— BEGIN MATERIAL SHOWN —
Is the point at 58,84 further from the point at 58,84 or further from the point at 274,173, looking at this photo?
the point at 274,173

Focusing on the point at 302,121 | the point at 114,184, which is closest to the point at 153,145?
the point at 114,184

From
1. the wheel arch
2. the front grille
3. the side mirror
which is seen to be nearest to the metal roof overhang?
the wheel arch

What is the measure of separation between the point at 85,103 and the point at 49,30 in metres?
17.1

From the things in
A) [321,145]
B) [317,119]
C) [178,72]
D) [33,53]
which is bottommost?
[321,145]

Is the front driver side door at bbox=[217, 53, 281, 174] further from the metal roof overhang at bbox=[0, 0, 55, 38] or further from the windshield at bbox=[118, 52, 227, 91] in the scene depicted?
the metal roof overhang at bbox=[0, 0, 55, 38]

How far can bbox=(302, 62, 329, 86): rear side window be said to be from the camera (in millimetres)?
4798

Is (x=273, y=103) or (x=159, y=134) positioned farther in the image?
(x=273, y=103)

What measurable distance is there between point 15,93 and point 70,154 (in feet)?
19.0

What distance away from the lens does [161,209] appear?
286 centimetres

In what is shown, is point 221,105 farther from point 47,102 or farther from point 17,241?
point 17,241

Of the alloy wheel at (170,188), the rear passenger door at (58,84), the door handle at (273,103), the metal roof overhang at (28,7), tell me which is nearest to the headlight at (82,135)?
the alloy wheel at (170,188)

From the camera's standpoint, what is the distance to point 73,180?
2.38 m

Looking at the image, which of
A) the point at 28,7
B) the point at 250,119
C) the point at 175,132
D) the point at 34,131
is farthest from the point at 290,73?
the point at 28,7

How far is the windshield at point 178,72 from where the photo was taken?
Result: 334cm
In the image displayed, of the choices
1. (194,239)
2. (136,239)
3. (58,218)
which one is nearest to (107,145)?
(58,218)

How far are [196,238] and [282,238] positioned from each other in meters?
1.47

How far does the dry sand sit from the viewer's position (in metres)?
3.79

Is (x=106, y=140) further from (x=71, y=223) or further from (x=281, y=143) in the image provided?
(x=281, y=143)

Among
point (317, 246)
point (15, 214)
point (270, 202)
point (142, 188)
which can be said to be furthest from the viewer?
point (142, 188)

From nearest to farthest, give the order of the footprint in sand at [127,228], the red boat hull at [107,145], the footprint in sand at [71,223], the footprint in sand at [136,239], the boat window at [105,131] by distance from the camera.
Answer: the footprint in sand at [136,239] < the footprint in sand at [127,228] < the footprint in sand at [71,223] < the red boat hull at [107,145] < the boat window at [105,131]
— END MATERIAL SHOWN —
Rename "side mirror" as "wing mirror" throughout the records above, and reproduce them otherwise unchanged.

RESPONSE BELOW =
Is the point at 58,84 further from the point at 58,84 or further from the point at 274,173, looking at this photo?
the point at 274,173

Focusing on the point at 302,121 | the point at 114,184, which is closest to the point at 153,145?
the point at 114,184

From
1. the wheel arch
2. the front grille
3. the wing mirror
which is seen to be nearest to the metal roof overhang?
the wheel arch

What is the measure of separation between the point at 85,103 and the point at 49,30 in metres?
17.1

From the things in
A) [321,145]
B) [317,119]
C) [178,72]
D) [33,53]
which is bottommost?
[321,145]

Is the front driver side door at bbox=[217, 53, 281, 174] further from the metal roof overhang at bbox=[0, 0, 55, 38] or further from the windshield at bbox=[118, 52, 227, 91] in the scene depicted?
the metal roof overhang at bbox=[0, 0, 55, 38]

How far can bbox=(302, 62, 329, 86): rear side window be said to be from the camera (in millimetres)?
4798

Is (x=273, y=103) or (x=159, y=134) positioned farther in the image?
(x=273, y=103)

What measurable distance is there between point 15,93 and point 70,154 (in feet)?
19.0

What distance away from the lens does [161,209] appear?
286 centimetres

In what is shown, is point 221,105 farther from point 47,102 or farther from point 17,241?
point 17,241

Of the alloy wheel at (170,188), the rear passenger door at (58,84), the door handle at (273,103), the metal roof overhang at (28,7), tell me which is nearest to the headlight at (82,135)?
the alloy wheel at (170,188)

From the camera's standpoint, what is the distance to point 73,180?
2.38 m

Looking at the image, which of
A) the point at 28,7
B) the point at 250,119
C) the point at 175,132
D) the point at 34,131
is farthest from the point at 290,73?
the point at 28,7

How far is the windshield at point 178,72 from where the photo was taken?
Result: 334cm
In the image displayed, of the choices
1. (194,239)
2. (136,239)
3. (58,218)
which one is nearest to (107,145)?
(58,218)

How far are [196,238] and [282,238] positioned from each other in meters?
1.47

How far does the dry sand sit from the viewer's position (in metres)?
3.79

Is (x=106, y=140) further from (x=71, y=223) or further from (x=281, y=143) in the image provided?
(x=281, y=143)

Among
point (317, 246)
point (15, 214)
point (270, 202)
point (142, 188)
which can be said to be furthest from the viewer?
point (142, 188)

From nearest to farthest, give the order of the footprint in sand at [127,228], the red boat hull at [107,145], the footprint in sand at [71,223], the footprint in sand at [136,239], the boat window at [105,131] by distance from the camera.
Answer: the footprint in sand at [136,239] < the footprint in sand at [127,228] < the footprint in sand at [71,223] < the red boat hull at [107,145] < the boat window at [105,131]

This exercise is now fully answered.